_EXERCISE OBJECTIVE_: Work through the entries below and show every line in which "icons" is found.

╭─ LISTED RECORDS

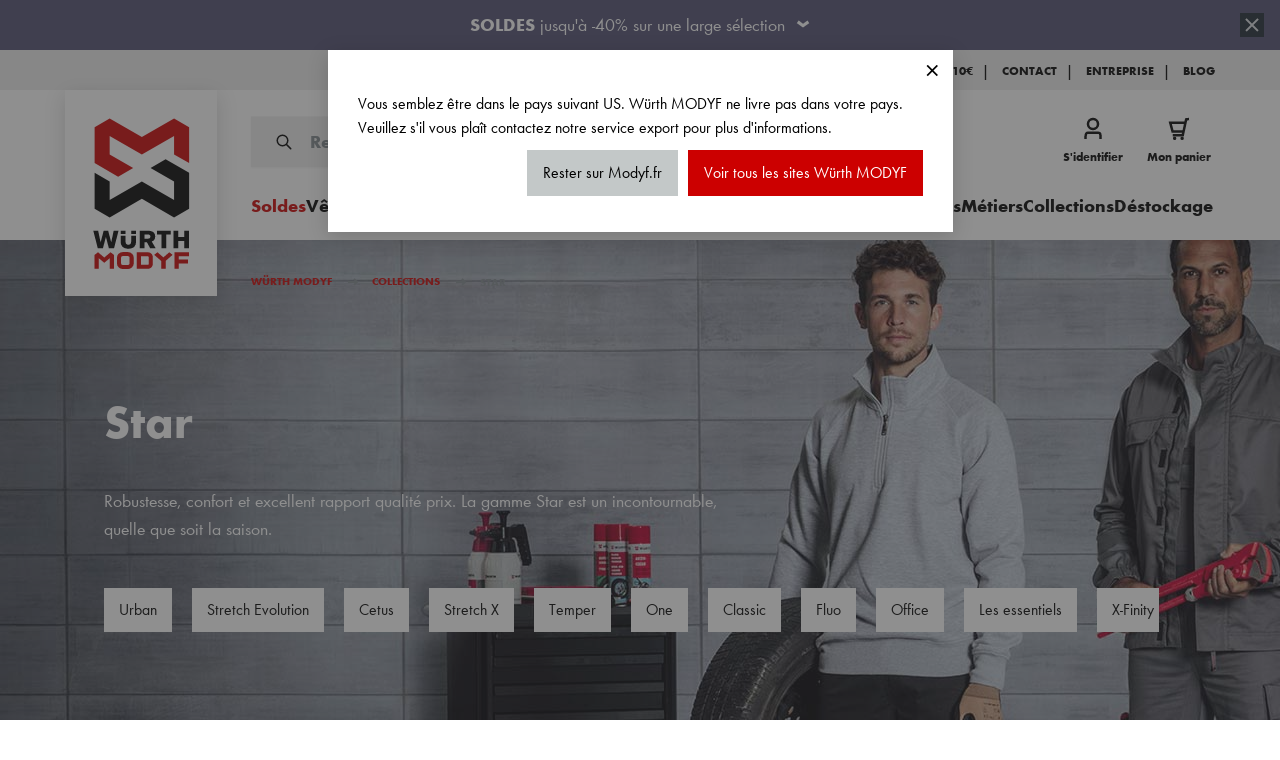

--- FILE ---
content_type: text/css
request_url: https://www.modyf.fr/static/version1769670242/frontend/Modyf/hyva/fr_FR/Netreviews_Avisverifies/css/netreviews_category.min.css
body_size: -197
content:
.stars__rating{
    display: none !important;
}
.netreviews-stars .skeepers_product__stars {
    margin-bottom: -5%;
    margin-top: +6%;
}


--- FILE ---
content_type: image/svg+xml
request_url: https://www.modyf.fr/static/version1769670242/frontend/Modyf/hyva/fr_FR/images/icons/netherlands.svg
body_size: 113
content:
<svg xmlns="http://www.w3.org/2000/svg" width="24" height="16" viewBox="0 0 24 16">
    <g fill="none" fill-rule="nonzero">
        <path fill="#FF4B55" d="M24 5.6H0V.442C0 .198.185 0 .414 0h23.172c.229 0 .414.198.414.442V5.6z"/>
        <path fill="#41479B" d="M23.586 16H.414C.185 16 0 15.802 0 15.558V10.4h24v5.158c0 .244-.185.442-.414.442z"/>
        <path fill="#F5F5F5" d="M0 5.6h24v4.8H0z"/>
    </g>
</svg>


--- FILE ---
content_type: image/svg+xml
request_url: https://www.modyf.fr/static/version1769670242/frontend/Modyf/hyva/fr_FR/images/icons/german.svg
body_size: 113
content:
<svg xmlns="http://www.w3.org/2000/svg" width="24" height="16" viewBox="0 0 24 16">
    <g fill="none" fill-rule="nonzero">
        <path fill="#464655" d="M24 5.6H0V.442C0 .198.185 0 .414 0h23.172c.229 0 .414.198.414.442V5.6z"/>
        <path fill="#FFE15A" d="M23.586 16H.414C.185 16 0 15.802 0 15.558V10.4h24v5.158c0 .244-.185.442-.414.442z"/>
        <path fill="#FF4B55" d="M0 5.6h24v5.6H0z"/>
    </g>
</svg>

╰─

_FINISHED TASK_:
request_url: https://www.modyf.fr/static/version1769670242/frontend/Modyf/hyva/fr_FR/images/icons/netherlands.svg
request_url: https://www.modyf.fr/static/version1769670242/frontend/Modyf/hyva/fr_FR/images/icons/german.svg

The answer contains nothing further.